### PROVIDED PASSAGE
⟨
BookmarkSubscribeRSS Feed
☑ This topic is solved. Need further help from the community? Please sign in and ask a new question.

 There is a join that runs out of space by inserting many variables. So I tried to go step by step to see where the problem began and I noticed that by selecting up to 17 variables there are no problems, but by entering the 18th variable the processing time goes from 3'50" to 32'57" and this seems inexplicable to me,
because in this case the total memory of the final table does not increase much, ie it goes from 0.58Gb to 0.59Gb.
So I can't figure out what could be happening.
I report the code of the join and the 2 resulting logs respectively with 17 variables in the select and 18

 

proc sql;
create table TAB1 (COMPRESS = YES) as
select TAB_BASE.ANNO_EFFETTO length = 10   
         format = $10.
⟩
Write out the SAS join post word for word, starting at "BookmarkSubscribeRSS Feed" and ending at "format = $10.". The lines that come next have no connection to the SAS join post.

### AVAILABLE DATA
⟨
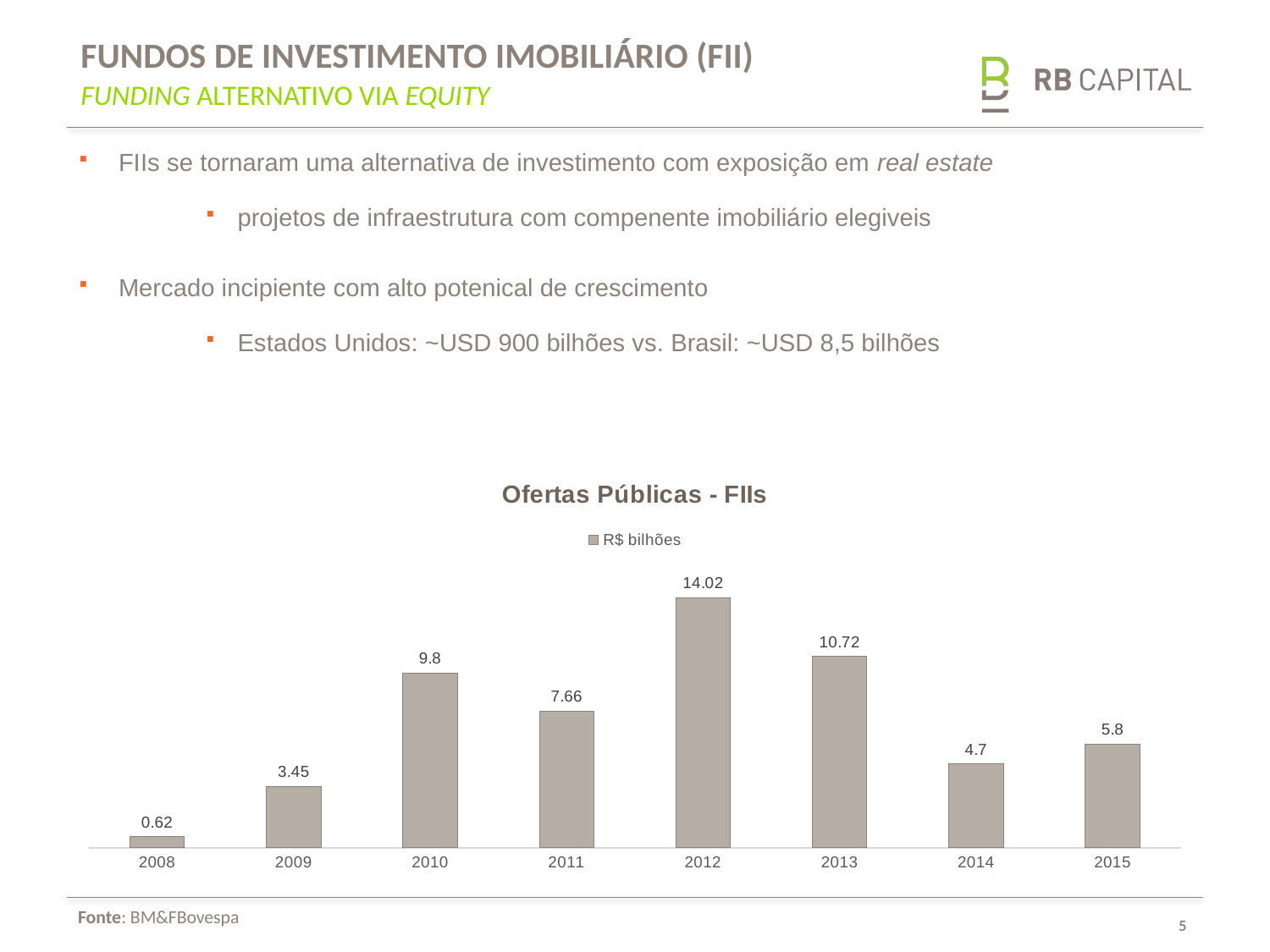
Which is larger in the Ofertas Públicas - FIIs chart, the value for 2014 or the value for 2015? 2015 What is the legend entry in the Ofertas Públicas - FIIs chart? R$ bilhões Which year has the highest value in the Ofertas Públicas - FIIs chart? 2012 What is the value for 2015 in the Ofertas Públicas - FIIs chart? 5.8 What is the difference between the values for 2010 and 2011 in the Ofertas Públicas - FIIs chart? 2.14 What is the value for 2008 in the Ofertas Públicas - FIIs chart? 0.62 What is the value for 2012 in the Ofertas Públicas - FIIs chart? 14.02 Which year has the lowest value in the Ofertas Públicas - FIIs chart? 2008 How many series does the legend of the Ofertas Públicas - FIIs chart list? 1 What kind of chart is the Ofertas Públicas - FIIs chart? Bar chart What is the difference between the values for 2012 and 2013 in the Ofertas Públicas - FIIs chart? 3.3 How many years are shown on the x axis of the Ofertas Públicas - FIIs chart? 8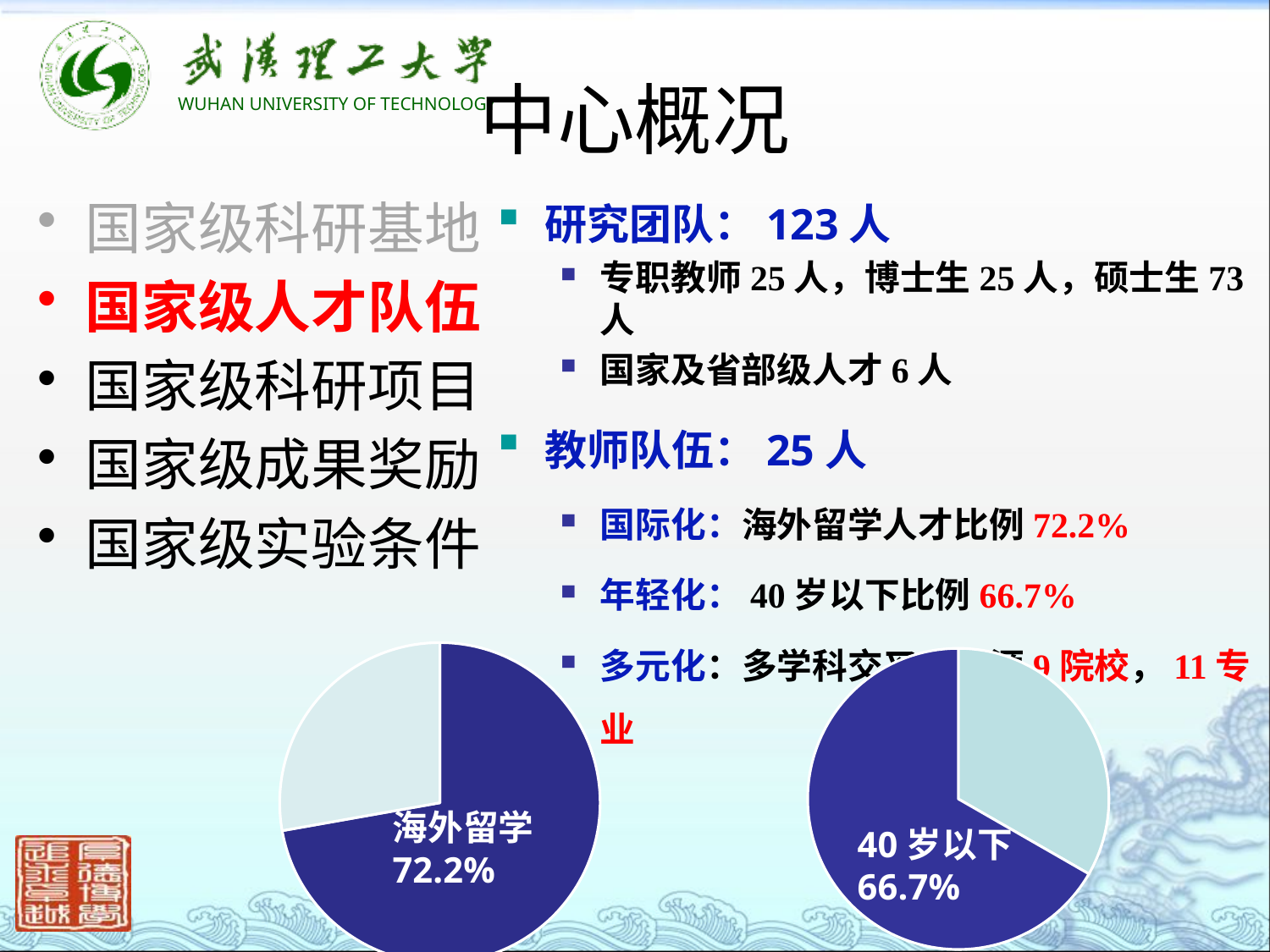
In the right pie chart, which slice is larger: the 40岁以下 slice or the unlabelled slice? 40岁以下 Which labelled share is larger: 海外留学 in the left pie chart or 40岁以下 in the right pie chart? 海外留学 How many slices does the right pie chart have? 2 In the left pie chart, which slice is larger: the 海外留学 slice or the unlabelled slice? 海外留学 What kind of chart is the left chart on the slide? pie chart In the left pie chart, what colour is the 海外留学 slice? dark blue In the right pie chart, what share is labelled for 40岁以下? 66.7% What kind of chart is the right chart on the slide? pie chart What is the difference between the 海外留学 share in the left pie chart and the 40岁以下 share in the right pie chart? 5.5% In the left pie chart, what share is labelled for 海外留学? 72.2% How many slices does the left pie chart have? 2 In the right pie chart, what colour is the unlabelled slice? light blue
⟩
### EXERCISE RESULT
BookmarkSubscribeRSS Feed
☑ This topic is solved. Need further help from the community? Please sign in and ask a new question.

 There is a join that runs out of space by inserting many variables. So I tried to go step by step to see where the problem began and I noticed that by selecting up to 17 variables there are no problems, but by entering the 18th variable the processing time goes from 3'50" to 32'57" and this seems inexplicable to me,
because in this case the total memory of the final table does not increase much, ie it goes from 0.58Gb to 0.59Gb.
So I can't figure out what could be happening.
I report the code of the join and the 2 resulting logs respectively with 17 variables in the select and 18

 

proc sql;
create table TAB1 (COMPRESS = YES) as
select TAB_BASE.ANNO_EFFETTO length = 10   
         format = $10.